Early English Sonnets

Originating in Italy in the 12th and 13th centuries, the sonnet has since become the most popular and enduring form of English verse. English poets of almost every era have followed and adapted the sonnet to produce some of their best and worst work. The best known Italian sonneteers were Dante and Petrarch. Of the two, Petrarch proved most influential on the sonnet's subsequent history, bequeathing his predominant theme of secular love as well as the form itself to subsequent poets.

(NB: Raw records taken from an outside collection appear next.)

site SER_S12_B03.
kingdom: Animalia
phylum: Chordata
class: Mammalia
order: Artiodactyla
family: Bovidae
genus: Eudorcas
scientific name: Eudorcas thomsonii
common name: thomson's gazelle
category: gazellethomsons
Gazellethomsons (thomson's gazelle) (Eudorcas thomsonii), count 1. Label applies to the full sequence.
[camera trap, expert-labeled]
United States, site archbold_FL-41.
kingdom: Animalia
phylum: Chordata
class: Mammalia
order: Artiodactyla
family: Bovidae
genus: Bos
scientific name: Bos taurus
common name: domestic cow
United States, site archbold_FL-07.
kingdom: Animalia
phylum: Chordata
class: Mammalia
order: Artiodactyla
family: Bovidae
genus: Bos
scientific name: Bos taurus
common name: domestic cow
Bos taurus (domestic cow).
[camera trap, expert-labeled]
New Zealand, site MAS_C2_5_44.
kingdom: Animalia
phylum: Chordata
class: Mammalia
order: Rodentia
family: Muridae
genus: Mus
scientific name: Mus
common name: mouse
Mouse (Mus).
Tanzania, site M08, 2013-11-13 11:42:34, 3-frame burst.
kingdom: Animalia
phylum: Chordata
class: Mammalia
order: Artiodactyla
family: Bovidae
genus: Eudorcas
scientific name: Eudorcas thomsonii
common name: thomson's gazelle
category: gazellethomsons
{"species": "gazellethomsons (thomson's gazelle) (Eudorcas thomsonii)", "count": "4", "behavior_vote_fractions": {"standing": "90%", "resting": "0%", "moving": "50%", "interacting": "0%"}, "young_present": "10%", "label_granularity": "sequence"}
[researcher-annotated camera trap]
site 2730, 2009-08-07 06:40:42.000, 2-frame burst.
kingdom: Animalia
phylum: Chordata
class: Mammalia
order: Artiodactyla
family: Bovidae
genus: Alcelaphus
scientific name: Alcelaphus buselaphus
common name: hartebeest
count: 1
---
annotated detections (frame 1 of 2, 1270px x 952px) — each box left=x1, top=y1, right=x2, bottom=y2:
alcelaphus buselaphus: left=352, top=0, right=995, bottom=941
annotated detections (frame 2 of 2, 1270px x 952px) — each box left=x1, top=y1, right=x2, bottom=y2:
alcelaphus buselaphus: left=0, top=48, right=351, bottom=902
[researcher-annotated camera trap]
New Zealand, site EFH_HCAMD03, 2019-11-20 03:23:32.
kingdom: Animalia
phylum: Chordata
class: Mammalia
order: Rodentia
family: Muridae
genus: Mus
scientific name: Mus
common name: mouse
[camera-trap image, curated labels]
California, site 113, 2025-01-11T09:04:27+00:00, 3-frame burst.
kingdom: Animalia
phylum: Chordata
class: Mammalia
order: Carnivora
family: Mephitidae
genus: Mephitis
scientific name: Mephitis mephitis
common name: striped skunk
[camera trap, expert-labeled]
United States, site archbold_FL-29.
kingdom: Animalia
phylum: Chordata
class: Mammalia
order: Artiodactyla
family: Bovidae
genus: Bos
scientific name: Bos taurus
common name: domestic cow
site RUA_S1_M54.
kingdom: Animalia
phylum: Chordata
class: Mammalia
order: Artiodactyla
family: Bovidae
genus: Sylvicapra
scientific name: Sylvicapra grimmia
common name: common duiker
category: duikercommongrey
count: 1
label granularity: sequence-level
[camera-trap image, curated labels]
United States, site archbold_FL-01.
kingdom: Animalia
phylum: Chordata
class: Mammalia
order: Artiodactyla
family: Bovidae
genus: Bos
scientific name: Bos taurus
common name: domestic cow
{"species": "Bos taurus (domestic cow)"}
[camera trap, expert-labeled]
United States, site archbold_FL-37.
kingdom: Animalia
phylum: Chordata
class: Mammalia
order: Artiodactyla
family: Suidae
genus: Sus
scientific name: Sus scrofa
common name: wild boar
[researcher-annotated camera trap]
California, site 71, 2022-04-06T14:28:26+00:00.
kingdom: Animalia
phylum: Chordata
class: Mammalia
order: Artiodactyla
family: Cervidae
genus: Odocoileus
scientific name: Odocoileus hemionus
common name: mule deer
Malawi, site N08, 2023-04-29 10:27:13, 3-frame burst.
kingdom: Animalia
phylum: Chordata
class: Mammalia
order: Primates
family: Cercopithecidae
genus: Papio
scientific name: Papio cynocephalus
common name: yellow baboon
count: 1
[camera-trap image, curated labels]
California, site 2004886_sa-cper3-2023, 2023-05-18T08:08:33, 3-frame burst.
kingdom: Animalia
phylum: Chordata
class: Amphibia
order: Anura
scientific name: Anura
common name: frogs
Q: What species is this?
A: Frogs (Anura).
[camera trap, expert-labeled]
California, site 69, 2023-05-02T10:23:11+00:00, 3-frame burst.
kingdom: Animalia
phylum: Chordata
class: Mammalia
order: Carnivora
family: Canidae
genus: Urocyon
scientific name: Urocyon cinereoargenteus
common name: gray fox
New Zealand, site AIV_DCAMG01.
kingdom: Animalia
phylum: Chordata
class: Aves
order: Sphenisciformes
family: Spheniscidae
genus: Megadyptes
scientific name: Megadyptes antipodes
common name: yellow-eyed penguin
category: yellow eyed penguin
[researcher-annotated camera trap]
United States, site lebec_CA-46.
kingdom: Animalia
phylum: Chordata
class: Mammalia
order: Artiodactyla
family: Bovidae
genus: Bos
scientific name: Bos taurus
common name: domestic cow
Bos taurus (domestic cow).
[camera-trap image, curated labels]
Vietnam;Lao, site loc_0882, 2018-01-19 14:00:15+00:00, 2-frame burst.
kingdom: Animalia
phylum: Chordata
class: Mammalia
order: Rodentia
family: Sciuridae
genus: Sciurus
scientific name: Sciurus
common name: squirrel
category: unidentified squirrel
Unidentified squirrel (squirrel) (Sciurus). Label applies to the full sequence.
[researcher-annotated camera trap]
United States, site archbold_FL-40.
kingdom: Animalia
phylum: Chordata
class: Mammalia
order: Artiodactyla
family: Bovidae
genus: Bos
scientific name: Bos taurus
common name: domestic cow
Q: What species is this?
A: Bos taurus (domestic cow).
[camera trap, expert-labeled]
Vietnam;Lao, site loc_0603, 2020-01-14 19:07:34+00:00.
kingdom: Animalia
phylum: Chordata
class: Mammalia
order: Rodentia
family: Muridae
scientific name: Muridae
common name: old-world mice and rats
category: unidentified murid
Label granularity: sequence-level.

The first English sonneteer, Thomas Wyatt (1503-1542) learned of the form during travels in Spain and Italy. He is more widely known for his other lyrics but wrote 32 sonnets in the form that has come to be known as the Petrarchan sonnet. There has been debate as to whether Wyatt's iambic pentameter was ingeniously varied or simply clumsy. It is helpful to keep in mind when reading Wyatt that he was exploring new literary territory and that the accenting of syllables in English has changed since his time.

A friend of Wyatt, Henry Howard, Earl of Surrey (1517-1547) shares credit for introducing the sonnet to English. Surrey's work deviates somewhat more both thematically and structurally from Petrarch's conventions and represents a more complete "taming" of the sonnet into the English language. He introduced what came to be known as the English or Elizabethan sonnet form.